Tens of thousands of Chinese blockchain companies may have tried to issue their own cryptocurrencies, a senior official claims.

Senior Official Claims, 25,000 Blockchain Firms in China Tried to Issue Cryptos
Senior Official Claims, 25,000 Blockchain Firms in China Tried to Issue Cryptos

Led by the Chinese central bank, five financial and technology authorities jointly published the Bluebook of Blockchain on Thursday, outlining illegal and fraudulent schemes in the blockchain industry.

Approximately 89 percent of blockchain firms in China – some 25,000 – might have tried to create and issue their own tokens, while only 4,000 are fully focused on blockchain applications, Yedong Zhu, president of the government-backed nonprofit Beijing Blockchain Application Association, said in an interview with Chinese state media CCTV at the report’s launch.

The most common crypto issuance process, the ICO, has been deemed illegal by the Chinese government after its 2017 crackdown. However, it still allows crypto mining operations and possession of crypto assets in the country. 

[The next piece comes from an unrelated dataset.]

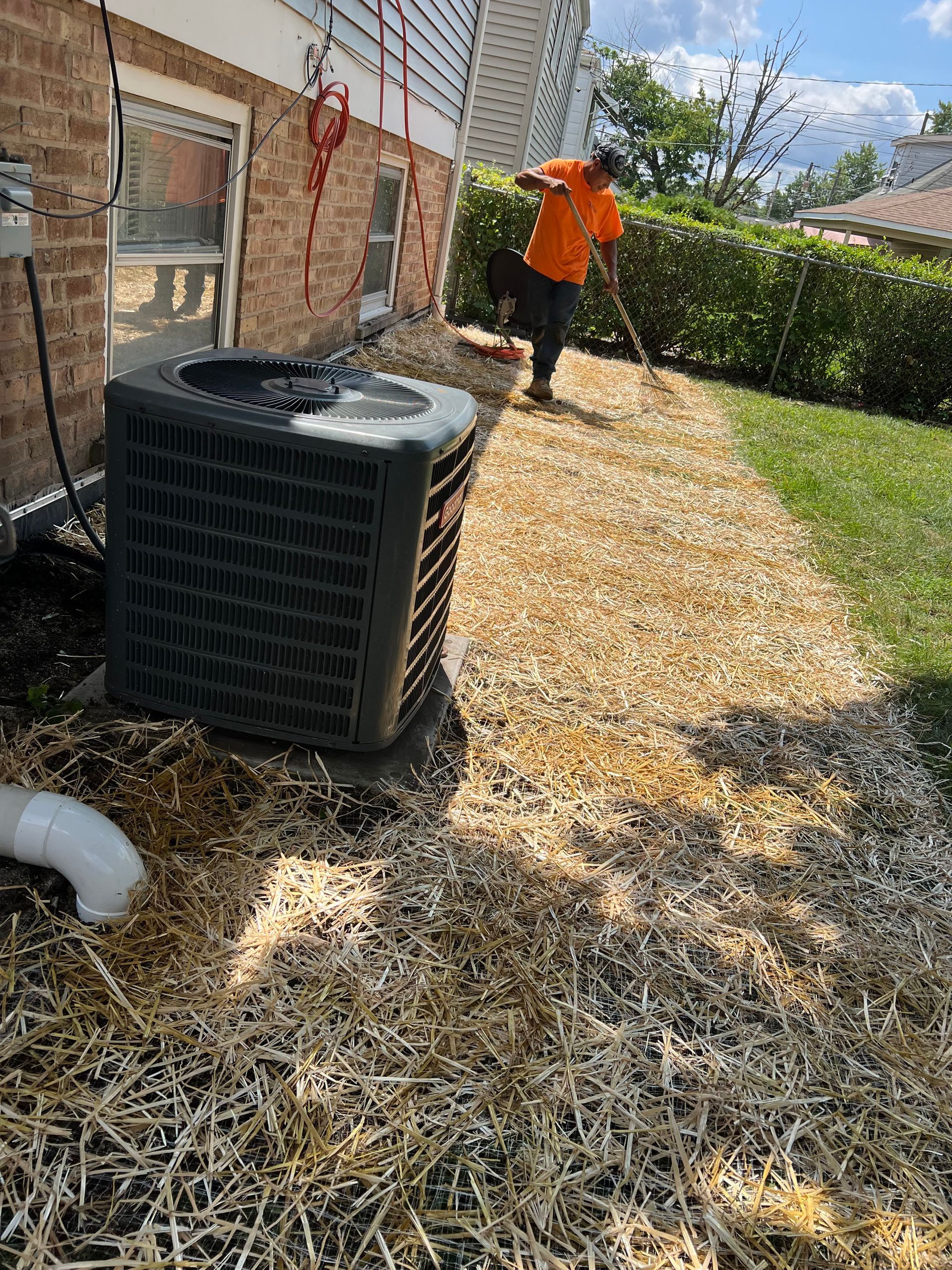 Person raking wood chips near a house and air conditioning unit. The setting is outdoors, with a brick wall and green grass.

The findings come amid the Chinese government’s most recent crackdown on barred financial operations related to ICOs and crypto trading. Major Chinese cities, such as Beijing and Shanghai, have rolled out inspection plans with a view to shutting down any remaining crypto exchanges. 

The authorities have gone so far as to close any marketing firms that promote crypto companies and those that masqueraded as blockchain companies to launch ICOs. 

According to the report, more than half of the 28,000 blockchain companies are based in the Guangdong province of southern China, next to the Chinese Silicon Valley Shenzhen, while the rest generally run their operations from Beijing and Shanghai.

“We need to make sure the blockchain firms that illegally raise funds and commit financial frauds are not included in the government blockchain support programs,” Zhu said

The report is one of the three “bluebooks” that guides Chinese authorities on how to regulate the emerging fintech industry. The other two reports focus on technologies used by regulators and financial technologies.